ФРАГМЕНТ ДОКУМЕНТА -
******

Дневник писателя 1877, 1980, 1981 - Достоевский Федор Михайлович. Страница 117
IV. Одному смирись, а другому гордись. Буря в стаканчике
До сих пор я только препирался с вами, г-н Градовский, теперь же хочу вас и упрекнуть за намеренное искажение моей мысли, главного пункта в моей речи.
Вы пишете:
«Еще слишком много неправды, остатков векового рабства засело в нем (то есть в народе нашем), чтоб он мог требовать себе поклонения и, сверх того, претендовать еще на обращение всей Европы на путь истинный, как это предсказывает г-н Достоевский.
Странное дело! Человек, казнящий гордость в лице отдельных скитальцев, призывает к гордости целый народ, в котором он видит какого-то всемирного апостола. Одним он говорит: „Смирись!“ Другому говорит: „Возвышайся!“»
И далее:
«А тут, не сделавшись как следует народностью, вдруг мечтать о всечеловеческой роли! Не рано ли? Г-н Достоевский гордится тем, что мы два века служили Европе. Признаемся, это „служение“ вызывает в нас не радостное чувство. Время ли Венского конгресса и вообще эпохи конгрессов может быть предметом нашей „гордости“? То ли время, когда мы, служа Меттерниху, подавляли национальное движение в Италии и Германии и косились даже на единоверных греков? И какую ненависть нажили мы в Европе именно за это „служение“!»
Остановлюсь сначала на этой последней, маленькой, почти невинной передержке: да разве я, сказав, что «мы в последние два века служили Европе, может быть, даже более, чем себе», — разве я хвалил то, как мы служили? Я только хотел отметить факт служения, и факт этот истинен. Но факт служения и то, как мы служили, — два дела совсем разные. Мы могли наделать очень много политических ошибок, да и европейцы их делают во множестве поминутно, но не промахи наши я хвалил, я только факт нашего служения (почти всегда бескорыстного) обозначил. Неужели вы не понимаете, что это две вещи разные? «Г-н Достоевский гордится тем, что мы служили Европе», — говорите вы. Да вовсе и не гордясь я это сказал, я только обозначал черту нашего народного духа, черту многознаменующую. Так отыскать прекрасную, здоровую черту в духе национальном — значит уж непременно гордиться? А что вы говорите про Меттерниха и про конгрессы? Это вы-то меня будете в этом учить? Да я еще, когда вы были студентом, про служение Меттерниху говорил, да еще посильнее вашего, и именно за слова об неудачном служении Меттерниху (между другими словами, конечно) — тридцать лет тому назад известным образом и ответил. * Для чего же вы это исказили? А вот, чтоб показать: «Видите ли, какой я либерал, а вот поэт, восторженный-то любитель народа, слышите, какие ретроградные вещи мелет, гордясь нашим служением Меттерниху». Самолюбие, г-н Градовский.

******

РАЗДЕЛ ДАННЫХ -
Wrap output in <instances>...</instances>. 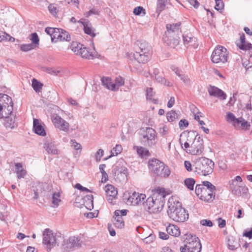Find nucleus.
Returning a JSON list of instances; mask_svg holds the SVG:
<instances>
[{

******

ЦЕЛЬ ЗАДАНИЯ 1 - Перечислите всех людей, которые упомянуты во фрагменте по фамилии.
ЦЕЛЬ ЗАДАНИЯ 2 - Переведите на английский язык предложение из фрагмента: «Но факт служения и то, как мы служили, — два дела совсем разные».
ЦЕЛЬ ЗАДАНИЯ 3 - Сколько лет назад, по словам автора фрагмента, он уже говорил о служении Меттерниху?
Материал для работы не понадобится.

ПИСЬМЕННЫЙ ОТВЕТ 1 - Достоевский, Градовский, Меттерних.

ПИСЬМЕННЫЙ ОТВЕТ 2 - But the fact of service and the way we served are two entirely different things.

ПИСЬМЕННЫЙ ОТВЕТ 3 - Тридцать лет тому назад.